Помня печальный крымский опыт, врач согласился лишь при условии предоставления ему полной свободы действий. За три месяца он проехал 700 км в санях и на бричке, посетив 11 военных больниц и 10 лазаретов. Везде Пирогов организовывал помощь раненым и лечение, наводил порядок со снабжением, делал операции не только русским солдатам и офицерам, но и местным жителям. Его имя до сих пор носит одна из крупнейших больниц в Болгарии.
В мае 1881 года в Москве торжественно отпраздновали 50-летие деятельности Пирогова «на поприще просвещения, науки и гражданственности». Юбиляр не хотел слушать хвалебные речи, но жена уговорила его поехать хотя бы для того, чтобы его осмотрели коллеги: за несколько месяцев до этого у него на языке появилась язва, которая никак не заживала.
Выдающийся хирург Николай Склифосовский, осмотревший Пирогова, поставил диагноз: рак верхней челюсти. Он настаивал на срочной операции, но Пирогов в смятении отказался и поехал в Вену к своему ученику, знаменитому врачу Теодору Бильроту. Тот сразу убедился в правоте Склифосовского, но, увидев, что болезнь зашла слишком далеко, сказал учителю, что никакой злокачественной опухоли нет. Успокоенный Пирогов вернулся к себе в имение, где принимал пациентов и писал мемуары.
Над «Дневником старого врача» он работал до последних дней. Однажды записал там своим неразборчивым, типично врачебным почерком: «Ой, скорей, скорей! Худо, худо! Так, пожалуй, не успею и половины петербургской жизни описать».
И не успел: Николай Иванович Пирогов скончался 23 ноября 1881 года.

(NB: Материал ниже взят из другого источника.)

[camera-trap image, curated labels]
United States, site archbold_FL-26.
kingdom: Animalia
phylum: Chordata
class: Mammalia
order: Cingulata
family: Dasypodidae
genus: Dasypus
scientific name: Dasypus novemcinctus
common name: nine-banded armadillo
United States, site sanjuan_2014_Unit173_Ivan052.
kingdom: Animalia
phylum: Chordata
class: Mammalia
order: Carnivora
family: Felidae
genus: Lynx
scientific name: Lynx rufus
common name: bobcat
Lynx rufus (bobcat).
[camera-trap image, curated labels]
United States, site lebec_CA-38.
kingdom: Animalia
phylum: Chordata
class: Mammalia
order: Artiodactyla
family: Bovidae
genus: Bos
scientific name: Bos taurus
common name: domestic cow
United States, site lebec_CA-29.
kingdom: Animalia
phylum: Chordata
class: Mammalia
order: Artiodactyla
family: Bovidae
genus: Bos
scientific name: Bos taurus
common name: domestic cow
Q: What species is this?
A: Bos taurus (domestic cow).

Саркофаг с гробом Н.И. Пирогова в склепе
Завещание доктора стало сюрпризом для всех: он велел забальзамировать его тело и выставить в семейном склепе. Для убежденного христианина, каким он стал в конце жизни, такое желание было довольно необычным. В связи с этим даже появилась версия, что Николай Иванович надеялся на будущие успехи медицины, которые позволят когда-нибудь его воскресить.
Его ученик Давид Выводцев провел бальзамирование идеально, и до сих пор тело Пирогова покоится в церкви-мавзолее бывшего имения Вишня. Памятники знаменитому русскому хирургу есть в Москве, в Виннице, в Тарту и, конечно, в Севастополе – городе, с которым навсегда связана его слава.